Saison wohl «auf Null gesetzt»

So ruht denn der Fussball wohl weiterhin im Rappenmöösli. «Ich gehe davon aus, dass die Saison annulliert wird – ohne Meister, ohne Aufsteiger und ohne Absteiger», malt sich Sepp Kälin das wahrscheinlich traurige Liga-Ende ohne richtiges Ende aus. Der FC Einsiedeln werde diese «auf Null gesetzte » Saison aber trotzdem überleben.

«Zwar haben wir infolge des geschlossenen Restaurants momentan keine Einnahmen, aber auch keine grossen Ausgaben», so der FCE-Präsident. Und die Sponsoren hätten bis jetzt noch nicht signalisiert, dass sie ihren Verpflichtungen nicht nachkommen wollten. Eine gewisse Langeweile befällt den 62-Jährigen allerdings schon ob der aussergewöhnlichen Corona-Sperre. «Ich bin froh, dass ich mich dank meines Jobs noch mit Arbeit ablenken und schaffen kann», so Kälin.

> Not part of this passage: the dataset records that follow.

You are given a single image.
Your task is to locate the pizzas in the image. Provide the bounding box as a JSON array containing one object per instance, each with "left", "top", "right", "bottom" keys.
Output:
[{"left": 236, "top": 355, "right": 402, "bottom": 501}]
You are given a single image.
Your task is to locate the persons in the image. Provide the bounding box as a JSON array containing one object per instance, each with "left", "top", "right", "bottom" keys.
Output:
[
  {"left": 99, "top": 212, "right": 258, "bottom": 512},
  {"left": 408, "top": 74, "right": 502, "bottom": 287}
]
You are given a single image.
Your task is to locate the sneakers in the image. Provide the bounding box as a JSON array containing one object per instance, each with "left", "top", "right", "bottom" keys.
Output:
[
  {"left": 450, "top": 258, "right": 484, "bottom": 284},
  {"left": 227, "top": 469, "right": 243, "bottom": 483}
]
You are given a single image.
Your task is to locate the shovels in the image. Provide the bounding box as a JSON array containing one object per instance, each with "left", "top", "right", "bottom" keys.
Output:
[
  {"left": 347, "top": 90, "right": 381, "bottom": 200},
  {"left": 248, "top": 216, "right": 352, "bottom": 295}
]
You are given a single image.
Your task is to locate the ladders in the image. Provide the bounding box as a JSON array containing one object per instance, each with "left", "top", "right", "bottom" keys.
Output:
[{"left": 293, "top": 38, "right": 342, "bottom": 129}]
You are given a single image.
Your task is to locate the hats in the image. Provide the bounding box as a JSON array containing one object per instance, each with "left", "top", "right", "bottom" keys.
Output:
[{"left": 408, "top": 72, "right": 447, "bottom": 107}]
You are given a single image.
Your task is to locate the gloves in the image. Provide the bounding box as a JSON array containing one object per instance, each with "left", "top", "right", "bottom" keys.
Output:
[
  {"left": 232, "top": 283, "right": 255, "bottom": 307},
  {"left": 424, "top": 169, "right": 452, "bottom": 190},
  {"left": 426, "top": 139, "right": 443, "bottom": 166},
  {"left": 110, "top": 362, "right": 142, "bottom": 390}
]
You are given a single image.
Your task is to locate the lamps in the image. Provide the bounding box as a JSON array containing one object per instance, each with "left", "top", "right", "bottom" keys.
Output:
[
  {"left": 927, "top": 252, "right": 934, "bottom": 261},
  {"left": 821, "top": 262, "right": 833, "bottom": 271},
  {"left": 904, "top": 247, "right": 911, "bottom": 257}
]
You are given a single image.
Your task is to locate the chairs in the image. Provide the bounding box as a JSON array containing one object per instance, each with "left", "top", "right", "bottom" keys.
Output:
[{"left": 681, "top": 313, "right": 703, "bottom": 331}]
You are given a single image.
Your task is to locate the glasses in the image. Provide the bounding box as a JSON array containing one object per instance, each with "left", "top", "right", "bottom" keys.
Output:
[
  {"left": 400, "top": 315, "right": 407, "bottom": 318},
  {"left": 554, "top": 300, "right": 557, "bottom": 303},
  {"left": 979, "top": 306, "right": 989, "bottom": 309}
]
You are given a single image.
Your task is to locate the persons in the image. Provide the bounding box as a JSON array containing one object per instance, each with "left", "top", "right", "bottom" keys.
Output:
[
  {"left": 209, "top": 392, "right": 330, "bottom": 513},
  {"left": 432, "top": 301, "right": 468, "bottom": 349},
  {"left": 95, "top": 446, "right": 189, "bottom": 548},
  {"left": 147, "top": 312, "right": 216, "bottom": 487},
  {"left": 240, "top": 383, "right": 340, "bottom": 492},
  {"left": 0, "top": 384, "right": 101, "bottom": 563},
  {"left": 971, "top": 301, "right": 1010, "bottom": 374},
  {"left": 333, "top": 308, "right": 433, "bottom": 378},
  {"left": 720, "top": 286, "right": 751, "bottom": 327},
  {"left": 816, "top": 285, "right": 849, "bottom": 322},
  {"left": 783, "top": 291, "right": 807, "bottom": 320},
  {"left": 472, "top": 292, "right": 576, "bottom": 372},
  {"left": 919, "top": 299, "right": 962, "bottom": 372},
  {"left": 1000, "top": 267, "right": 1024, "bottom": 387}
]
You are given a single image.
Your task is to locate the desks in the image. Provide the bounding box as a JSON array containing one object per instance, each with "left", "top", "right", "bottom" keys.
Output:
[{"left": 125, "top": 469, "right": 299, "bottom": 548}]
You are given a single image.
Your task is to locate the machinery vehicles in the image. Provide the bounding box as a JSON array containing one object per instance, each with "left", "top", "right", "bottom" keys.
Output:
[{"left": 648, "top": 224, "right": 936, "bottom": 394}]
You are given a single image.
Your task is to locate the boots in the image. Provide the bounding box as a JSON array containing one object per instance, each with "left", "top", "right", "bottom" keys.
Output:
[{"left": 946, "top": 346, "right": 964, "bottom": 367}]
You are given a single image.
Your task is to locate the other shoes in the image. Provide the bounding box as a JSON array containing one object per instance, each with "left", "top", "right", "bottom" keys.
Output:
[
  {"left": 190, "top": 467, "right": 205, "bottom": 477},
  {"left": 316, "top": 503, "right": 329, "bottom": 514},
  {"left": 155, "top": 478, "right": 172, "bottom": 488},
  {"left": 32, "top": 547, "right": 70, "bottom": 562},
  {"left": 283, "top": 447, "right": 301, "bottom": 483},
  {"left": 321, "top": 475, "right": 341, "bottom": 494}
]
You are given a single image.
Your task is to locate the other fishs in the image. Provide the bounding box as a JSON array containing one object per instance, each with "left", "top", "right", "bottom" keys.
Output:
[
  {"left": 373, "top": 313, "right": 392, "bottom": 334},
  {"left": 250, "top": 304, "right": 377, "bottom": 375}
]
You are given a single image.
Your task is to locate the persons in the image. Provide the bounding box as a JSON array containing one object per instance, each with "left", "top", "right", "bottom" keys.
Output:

Statt Fussball im Fernsehen …

Andererseits findet er es gar nicht so schlecht, dass die sonst so viel beschäftigten Vorstandsmitglieder des FCE, die im Augenblick nur noch per Telefon und E-Mail miteinander verkehren, aufgrund des «Fussball- Lockdowns» auch mal etwas «runterfahren» könnten.

Sogar die Tatsache, dass auch im Fernsehen, wo ja normalerweise kaum ein Tag ohne Fussball über die Bühne geht, die Jagd um Tore und Triumphe momentan gar nicht mehr stattfindet, zeitigt für Fussball-Freak Sepp Kälin durchaus positive Nebeneffekte. «Jetzt schaue ich halt mit meiner Frau ihre Lieblingssendungen an.»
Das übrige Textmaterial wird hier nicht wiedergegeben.